START SOURCE DATA

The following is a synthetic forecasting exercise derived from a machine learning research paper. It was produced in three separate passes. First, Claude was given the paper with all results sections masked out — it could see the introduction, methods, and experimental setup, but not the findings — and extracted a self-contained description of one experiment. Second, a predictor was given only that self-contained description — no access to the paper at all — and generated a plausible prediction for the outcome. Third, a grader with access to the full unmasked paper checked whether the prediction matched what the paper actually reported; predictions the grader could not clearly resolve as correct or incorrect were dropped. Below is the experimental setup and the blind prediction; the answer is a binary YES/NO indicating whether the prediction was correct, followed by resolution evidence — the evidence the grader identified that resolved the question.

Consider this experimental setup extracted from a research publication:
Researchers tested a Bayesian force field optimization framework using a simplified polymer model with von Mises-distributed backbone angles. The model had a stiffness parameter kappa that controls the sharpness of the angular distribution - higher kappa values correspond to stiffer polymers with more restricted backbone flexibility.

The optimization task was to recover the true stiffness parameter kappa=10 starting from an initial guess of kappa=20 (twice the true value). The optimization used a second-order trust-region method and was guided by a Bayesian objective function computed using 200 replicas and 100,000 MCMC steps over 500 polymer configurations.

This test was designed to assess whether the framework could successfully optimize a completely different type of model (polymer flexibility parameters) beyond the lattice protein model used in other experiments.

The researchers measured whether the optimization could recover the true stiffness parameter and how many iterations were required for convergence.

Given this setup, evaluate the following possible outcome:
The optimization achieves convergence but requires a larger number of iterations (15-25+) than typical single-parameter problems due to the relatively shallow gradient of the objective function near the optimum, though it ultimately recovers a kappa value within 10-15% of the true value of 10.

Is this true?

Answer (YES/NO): NO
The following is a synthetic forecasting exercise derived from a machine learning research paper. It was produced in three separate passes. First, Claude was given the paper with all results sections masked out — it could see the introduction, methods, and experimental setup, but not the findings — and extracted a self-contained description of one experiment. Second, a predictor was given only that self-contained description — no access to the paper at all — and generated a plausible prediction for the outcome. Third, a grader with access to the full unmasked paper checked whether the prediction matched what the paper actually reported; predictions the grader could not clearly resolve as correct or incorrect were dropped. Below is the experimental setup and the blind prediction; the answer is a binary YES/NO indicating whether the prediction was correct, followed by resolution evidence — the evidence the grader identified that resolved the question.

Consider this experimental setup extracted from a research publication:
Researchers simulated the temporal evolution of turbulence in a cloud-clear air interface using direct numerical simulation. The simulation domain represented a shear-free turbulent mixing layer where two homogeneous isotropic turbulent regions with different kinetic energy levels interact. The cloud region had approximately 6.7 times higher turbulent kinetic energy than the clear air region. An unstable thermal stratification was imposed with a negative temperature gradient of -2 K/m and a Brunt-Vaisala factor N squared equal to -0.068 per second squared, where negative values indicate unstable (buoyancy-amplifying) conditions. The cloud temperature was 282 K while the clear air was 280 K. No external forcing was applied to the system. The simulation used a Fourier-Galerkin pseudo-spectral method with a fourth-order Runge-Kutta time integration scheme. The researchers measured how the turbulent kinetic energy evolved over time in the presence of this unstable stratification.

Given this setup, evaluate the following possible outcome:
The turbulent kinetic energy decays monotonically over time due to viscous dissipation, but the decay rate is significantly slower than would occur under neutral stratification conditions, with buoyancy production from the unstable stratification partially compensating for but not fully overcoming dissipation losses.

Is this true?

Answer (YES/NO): NO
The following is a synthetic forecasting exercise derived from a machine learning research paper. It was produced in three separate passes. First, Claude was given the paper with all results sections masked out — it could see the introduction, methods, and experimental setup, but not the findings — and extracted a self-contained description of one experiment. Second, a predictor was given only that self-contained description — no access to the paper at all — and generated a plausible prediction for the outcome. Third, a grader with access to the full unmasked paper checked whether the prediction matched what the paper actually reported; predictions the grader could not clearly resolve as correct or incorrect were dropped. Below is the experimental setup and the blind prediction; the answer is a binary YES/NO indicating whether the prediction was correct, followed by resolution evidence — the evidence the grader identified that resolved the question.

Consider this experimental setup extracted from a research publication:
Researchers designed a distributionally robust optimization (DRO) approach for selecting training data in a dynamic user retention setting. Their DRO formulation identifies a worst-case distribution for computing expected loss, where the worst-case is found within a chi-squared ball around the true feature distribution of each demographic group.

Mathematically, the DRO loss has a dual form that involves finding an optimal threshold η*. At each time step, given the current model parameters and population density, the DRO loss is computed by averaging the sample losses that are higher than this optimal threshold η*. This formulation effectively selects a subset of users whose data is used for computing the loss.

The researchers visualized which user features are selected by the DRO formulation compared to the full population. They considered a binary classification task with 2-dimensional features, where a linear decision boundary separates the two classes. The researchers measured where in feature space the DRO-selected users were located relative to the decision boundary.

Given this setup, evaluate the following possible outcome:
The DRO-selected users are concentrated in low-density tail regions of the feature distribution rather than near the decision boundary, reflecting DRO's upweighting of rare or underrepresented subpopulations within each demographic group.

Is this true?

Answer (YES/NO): NO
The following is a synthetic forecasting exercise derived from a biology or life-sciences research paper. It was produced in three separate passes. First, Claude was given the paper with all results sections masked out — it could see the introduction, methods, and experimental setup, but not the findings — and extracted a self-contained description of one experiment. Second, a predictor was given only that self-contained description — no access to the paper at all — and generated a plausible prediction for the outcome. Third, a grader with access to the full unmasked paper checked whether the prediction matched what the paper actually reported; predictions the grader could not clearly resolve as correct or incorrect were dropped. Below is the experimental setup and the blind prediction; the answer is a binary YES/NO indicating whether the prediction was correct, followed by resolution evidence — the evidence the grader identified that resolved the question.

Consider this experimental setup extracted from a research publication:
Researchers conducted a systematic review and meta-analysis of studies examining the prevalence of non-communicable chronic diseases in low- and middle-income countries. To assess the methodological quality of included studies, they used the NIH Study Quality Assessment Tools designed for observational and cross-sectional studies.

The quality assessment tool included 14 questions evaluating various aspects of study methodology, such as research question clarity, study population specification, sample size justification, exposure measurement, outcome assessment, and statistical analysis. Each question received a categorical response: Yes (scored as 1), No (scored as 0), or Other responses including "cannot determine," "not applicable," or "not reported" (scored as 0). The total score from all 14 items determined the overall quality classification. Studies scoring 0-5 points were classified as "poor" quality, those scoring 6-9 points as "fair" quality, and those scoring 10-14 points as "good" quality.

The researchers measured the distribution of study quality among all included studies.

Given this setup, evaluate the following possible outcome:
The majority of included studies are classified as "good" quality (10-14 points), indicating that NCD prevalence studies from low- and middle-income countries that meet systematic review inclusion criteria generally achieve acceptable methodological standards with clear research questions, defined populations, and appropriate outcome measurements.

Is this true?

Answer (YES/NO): YES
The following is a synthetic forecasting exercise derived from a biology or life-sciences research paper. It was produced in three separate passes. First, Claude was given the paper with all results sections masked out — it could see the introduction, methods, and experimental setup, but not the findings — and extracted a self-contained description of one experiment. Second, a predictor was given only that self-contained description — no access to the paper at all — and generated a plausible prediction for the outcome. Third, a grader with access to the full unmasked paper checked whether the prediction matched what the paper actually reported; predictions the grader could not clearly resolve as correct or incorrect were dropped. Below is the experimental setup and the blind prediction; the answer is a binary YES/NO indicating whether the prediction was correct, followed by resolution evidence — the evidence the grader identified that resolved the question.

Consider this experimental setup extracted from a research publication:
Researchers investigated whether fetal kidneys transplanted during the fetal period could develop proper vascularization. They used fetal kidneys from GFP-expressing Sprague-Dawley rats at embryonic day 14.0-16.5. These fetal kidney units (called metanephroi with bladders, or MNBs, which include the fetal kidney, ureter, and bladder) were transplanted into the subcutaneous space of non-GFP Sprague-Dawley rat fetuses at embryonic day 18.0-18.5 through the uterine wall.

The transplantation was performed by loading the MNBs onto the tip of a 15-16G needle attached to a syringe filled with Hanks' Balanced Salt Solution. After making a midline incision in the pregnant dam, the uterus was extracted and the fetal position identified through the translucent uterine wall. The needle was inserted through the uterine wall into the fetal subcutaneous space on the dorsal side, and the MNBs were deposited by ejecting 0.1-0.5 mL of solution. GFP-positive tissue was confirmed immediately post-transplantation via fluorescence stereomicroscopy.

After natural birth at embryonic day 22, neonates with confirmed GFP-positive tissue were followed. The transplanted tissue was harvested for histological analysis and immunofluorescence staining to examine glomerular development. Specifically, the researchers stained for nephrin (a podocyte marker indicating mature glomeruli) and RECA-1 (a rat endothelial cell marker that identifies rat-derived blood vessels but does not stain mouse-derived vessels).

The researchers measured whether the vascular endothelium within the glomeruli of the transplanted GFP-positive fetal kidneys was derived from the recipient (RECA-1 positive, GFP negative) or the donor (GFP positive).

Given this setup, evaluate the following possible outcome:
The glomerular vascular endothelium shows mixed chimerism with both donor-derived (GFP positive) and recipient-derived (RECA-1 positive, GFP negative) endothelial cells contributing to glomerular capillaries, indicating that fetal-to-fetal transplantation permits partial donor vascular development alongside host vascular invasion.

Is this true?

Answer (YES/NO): NO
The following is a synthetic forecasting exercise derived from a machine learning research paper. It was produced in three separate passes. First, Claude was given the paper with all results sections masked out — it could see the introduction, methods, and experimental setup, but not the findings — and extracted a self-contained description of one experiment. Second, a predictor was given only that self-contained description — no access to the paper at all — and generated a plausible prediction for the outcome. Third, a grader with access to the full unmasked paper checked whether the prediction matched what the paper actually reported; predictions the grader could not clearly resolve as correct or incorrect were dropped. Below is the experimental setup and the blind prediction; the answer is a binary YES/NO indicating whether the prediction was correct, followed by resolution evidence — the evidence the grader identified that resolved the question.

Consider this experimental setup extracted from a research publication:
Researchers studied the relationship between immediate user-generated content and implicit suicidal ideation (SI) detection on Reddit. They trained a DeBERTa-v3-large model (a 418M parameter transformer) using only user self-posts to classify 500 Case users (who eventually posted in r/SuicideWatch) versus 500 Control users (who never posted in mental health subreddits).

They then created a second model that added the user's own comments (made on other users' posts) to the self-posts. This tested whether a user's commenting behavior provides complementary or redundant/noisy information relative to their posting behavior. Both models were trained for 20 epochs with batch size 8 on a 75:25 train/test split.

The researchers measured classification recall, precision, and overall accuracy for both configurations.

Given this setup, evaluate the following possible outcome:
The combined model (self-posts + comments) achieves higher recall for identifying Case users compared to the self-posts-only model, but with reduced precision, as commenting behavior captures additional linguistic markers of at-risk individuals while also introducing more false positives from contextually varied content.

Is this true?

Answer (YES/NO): YES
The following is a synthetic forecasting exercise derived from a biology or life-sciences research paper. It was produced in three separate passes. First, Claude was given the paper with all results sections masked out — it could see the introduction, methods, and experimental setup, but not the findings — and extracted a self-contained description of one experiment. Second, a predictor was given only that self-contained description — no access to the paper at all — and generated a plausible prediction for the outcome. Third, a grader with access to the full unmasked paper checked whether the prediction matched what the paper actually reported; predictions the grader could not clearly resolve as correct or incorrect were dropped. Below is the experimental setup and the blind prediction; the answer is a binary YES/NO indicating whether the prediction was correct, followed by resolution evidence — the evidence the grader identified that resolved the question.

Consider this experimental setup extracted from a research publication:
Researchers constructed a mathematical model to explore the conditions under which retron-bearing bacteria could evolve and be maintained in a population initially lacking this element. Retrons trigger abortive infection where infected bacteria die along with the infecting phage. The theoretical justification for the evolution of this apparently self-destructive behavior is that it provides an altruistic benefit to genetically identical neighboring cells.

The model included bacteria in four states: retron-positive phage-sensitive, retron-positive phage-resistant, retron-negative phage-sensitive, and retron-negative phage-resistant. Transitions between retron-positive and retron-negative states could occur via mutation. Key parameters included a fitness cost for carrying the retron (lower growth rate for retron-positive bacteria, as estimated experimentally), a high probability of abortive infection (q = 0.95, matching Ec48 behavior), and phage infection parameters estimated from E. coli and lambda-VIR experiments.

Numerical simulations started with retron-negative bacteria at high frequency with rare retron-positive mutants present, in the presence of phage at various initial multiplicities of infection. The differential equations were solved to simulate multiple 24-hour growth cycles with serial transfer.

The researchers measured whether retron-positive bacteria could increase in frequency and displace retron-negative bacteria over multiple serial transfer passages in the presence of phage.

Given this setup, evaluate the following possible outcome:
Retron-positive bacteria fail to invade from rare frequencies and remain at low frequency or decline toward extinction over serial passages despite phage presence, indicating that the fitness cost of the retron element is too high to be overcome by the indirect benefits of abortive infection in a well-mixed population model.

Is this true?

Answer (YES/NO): YES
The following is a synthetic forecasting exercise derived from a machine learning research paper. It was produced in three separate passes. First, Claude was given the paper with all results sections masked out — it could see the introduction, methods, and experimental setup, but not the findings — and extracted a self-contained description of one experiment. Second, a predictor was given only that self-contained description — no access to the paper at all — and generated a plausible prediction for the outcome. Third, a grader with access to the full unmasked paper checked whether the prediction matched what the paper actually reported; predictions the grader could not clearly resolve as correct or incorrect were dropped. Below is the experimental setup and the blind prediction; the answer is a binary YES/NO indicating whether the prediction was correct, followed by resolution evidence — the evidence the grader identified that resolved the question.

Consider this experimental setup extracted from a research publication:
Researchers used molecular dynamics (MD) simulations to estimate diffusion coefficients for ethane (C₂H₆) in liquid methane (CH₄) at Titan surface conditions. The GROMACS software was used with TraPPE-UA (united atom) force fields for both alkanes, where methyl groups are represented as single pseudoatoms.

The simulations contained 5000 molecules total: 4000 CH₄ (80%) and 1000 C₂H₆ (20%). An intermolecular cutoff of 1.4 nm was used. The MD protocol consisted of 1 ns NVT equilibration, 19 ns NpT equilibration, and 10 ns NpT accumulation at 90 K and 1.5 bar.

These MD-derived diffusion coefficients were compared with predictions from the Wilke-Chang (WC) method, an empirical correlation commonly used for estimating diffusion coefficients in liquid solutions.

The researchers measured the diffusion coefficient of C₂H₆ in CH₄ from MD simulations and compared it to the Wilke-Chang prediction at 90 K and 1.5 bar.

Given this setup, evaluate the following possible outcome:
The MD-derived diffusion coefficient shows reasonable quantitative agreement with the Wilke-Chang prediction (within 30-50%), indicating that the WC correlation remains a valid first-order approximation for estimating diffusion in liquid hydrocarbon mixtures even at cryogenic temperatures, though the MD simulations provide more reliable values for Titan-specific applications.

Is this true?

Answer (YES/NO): NO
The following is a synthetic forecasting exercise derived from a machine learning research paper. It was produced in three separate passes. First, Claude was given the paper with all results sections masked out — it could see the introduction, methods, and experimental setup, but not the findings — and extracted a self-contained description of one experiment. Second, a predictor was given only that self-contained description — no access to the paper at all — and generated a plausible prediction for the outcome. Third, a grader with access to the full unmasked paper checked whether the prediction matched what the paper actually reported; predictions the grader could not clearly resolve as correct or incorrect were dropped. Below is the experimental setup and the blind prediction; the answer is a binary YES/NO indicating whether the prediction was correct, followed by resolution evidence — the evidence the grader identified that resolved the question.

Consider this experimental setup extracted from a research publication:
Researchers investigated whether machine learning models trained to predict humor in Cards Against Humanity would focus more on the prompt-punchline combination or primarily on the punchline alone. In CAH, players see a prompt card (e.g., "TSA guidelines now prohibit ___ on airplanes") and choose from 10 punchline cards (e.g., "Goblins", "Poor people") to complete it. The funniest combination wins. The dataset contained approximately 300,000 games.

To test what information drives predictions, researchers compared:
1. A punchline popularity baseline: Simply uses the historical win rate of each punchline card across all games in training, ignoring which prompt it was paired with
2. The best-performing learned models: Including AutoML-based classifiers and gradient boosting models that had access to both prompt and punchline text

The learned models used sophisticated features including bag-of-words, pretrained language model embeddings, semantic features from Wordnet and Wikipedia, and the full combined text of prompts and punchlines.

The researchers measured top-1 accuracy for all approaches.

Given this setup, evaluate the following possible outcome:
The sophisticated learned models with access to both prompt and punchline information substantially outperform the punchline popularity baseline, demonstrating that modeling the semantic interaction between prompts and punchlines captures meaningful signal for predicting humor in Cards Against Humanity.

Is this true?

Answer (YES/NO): NO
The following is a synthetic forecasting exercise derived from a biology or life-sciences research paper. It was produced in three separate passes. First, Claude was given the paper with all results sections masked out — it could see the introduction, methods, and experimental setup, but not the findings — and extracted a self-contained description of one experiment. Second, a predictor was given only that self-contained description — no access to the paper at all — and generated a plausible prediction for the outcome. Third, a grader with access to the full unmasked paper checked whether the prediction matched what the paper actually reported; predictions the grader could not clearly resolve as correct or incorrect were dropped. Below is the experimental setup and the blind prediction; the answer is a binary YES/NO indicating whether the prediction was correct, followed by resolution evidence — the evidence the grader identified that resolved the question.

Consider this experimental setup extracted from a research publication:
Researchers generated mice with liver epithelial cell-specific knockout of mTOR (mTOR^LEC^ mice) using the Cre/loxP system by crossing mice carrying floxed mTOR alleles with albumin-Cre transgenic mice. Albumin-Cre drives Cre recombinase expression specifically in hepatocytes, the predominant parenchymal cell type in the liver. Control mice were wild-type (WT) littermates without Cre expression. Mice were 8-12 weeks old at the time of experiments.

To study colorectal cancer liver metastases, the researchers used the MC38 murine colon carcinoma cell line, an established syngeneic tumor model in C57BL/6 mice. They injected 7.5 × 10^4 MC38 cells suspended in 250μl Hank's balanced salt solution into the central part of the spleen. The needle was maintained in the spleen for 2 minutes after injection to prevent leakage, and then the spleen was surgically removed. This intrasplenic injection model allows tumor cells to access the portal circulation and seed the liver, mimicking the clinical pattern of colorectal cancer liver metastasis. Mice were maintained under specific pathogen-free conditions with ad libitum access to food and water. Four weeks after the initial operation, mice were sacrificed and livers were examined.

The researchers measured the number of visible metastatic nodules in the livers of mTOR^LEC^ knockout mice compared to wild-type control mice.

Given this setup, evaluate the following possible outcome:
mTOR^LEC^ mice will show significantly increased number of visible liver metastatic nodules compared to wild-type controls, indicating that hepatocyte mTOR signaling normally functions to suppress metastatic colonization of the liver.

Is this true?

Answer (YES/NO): NO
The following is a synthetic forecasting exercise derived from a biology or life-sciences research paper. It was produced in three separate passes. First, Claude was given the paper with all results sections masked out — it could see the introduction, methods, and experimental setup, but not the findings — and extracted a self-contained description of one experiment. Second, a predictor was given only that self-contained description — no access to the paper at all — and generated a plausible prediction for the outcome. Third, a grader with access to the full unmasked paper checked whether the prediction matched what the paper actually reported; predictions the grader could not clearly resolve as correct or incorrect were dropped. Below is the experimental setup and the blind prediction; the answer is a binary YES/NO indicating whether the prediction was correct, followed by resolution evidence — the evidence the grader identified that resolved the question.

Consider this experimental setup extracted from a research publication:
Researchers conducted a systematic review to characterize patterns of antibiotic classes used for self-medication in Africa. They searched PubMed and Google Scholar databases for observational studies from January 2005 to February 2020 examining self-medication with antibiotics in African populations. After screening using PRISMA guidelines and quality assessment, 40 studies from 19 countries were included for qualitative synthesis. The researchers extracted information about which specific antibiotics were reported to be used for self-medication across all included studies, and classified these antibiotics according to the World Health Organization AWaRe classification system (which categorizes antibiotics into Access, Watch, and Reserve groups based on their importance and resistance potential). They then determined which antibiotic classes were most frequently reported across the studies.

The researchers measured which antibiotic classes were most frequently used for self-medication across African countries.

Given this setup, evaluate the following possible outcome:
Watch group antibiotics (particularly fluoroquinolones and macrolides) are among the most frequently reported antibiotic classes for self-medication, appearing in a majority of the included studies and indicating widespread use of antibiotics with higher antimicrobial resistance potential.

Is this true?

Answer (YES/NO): NO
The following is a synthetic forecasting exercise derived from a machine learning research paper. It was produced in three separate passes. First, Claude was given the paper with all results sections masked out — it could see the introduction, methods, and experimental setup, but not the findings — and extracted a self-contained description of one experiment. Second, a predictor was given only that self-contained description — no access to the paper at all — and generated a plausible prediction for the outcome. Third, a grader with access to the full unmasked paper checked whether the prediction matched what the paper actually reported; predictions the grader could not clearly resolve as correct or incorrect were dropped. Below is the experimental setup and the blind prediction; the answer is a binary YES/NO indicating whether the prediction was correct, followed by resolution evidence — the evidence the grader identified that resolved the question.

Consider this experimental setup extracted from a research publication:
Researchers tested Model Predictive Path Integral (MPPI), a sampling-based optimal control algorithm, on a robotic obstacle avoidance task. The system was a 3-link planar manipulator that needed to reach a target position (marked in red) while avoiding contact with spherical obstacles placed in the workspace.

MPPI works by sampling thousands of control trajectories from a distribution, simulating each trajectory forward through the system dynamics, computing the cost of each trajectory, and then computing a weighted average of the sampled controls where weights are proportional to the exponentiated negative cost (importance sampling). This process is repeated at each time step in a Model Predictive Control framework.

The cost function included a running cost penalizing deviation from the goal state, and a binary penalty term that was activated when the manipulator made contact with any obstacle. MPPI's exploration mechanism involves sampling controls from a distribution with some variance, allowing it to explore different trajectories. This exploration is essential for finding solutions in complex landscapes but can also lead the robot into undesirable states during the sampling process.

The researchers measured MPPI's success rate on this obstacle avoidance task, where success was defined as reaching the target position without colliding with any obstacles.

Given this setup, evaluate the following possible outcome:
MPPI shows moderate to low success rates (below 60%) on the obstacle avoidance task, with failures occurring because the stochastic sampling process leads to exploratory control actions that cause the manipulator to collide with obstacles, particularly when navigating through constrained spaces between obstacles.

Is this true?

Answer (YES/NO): NO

END SOURCE DATA

## YOUR ASSIGNMENT
Lines containing the word "single": copy each of them from the material.

## ANSWER BOX
The optimization achieves convergence but requires a larger number of iterations (15-25+) than typical single-parameter problems due to the relatively shallow gradient of the objective function near the optimum, though it ultimately recovers a kappa value within 10-15% of the true value of 10.
Researchers used molecular dynamics (MD) simulations to estimate diffusion coefficients for ethane (C₂H₆) in liquid methane (CH₄) at Titan surface conditions. The GROMACS software was used with TraPPE-UA (united atom) force fields for both alkanes, where methyl groups are represented as single pseudoatoms.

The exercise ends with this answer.